*PROVIDED PASSAGE:*
From a distance, one could be forgiven for mistaking a sea cucumber for an actual cucumber. Most of the time, the animals rest on the ocean floor, filtering food from the water that flows around them. Their dark, knobbly bodies do strongly resemble cucumbers, although some exotic species give away their animal nature with warts in colors like orange and blue. They eat plankton and other organic material, either through filter feeding or by sifting through the sediment on the ocean floor with the flexible tentacles that surround their mouths.
Like other ocean-going animals, the sea cucumber filters out oxygen from seawater to breathe. In this case, an apparatus to extract oxygen — called a breathing tree — starts at the base of the anus and runs along the animal's body. The cucumber intakes small amounts of water through the anus and cloaca, and then expels the waste back through the cloaca. The animal's simple breathing and digestive system suggests that it has been around for millions of years, and there are fossilized examples to support this hypothesis from the Silurian period, 400 million years ago.
Some species in this class do have a trick up their sleeve when self-defense is needed. Under moderate amounts of stress, one will squirt water from both ends. Under extreme stress, however, the animal will regurgitate its stomach and escape in the subsequent chaos. The stomach will regrow within a relatively brief period of time. Other echinoderms are also able to force their stomachs inside out, usually to feed, but the stomach usually retracts back into the body.
In Asian cuisine, sea cucumber appears both fresh and dried, and it is commonly used in soups and stews. The flavor is bland, and the texture is rubbery and slightly gelatinous. The animal is also used in some traditional medicines, and Western pharmaceutical companies have begun to study it to see if it contains useful properties. Some species appear to have anticoagulant, anti-inflammatory, and antimicrobial compounds that may be usable in medical treatment.

*TASK INSTRUCTIONS:*
[1] Quote the sea cucumber passage word for word, beginning at "In Asian cuisine, sea" and stopping after "in medical treatment.".
[2] Translate this sentence from the sea cucumber passage into Spanish: "The stomach will regrow within a relatively brief period of time."

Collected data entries
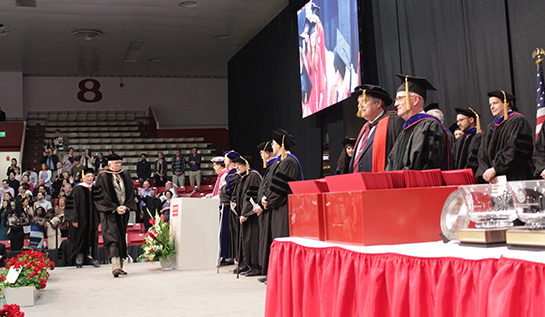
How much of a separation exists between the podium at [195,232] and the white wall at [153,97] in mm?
15944

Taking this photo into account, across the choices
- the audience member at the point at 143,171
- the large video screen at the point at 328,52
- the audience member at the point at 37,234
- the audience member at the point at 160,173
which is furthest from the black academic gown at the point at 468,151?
the audience member at the point at 143,171

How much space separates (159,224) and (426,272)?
6707mm

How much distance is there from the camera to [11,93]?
21.4 metres

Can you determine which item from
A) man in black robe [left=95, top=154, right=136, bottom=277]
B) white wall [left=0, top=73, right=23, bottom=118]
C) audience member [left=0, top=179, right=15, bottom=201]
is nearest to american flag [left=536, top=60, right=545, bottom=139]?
man in black robe [left=95, top=154, right=136, bottom=277]

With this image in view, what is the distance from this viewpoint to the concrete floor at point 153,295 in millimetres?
4508

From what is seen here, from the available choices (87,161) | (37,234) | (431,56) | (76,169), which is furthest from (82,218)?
(87,161)

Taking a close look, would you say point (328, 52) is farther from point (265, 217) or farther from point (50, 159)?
point (50, 159)

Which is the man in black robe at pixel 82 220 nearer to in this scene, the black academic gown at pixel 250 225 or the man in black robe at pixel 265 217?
the black academic gown at pixel 250 225

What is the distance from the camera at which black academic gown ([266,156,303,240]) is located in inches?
234

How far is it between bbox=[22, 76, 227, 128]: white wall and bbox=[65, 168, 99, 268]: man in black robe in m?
15.0

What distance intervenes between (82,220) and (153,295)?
373 centimetres

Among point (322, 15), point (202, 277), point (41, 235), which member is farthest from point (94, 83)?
point (202, 277)

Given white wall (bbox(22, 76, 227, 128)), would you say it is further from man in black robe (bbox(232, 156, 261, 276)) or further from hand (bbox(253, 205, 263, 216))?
hand (bbox(253, 205, 263, 216))

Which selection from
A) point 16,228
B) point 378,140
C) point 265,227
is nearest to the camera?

*TASK-BY-TASK ANSWERS:*
[1]
In Asian cuisine, sea cucumber appears both fresh and dried, and it is commonly used in soups and stews. The flavor is bland, and the texture is rubbery and slightly gelatinous. The animal is also used in some traditional medicines, and Western pharmaceutical companies have begun to study it to see if it contains useful properties. Some species appear to have anticoagulant, anti-inflammatory, and antimicrobial compounds that may be usable in medical treatment.

[2] El estómago volverá a crecer en un período de tiempo relativamente breve.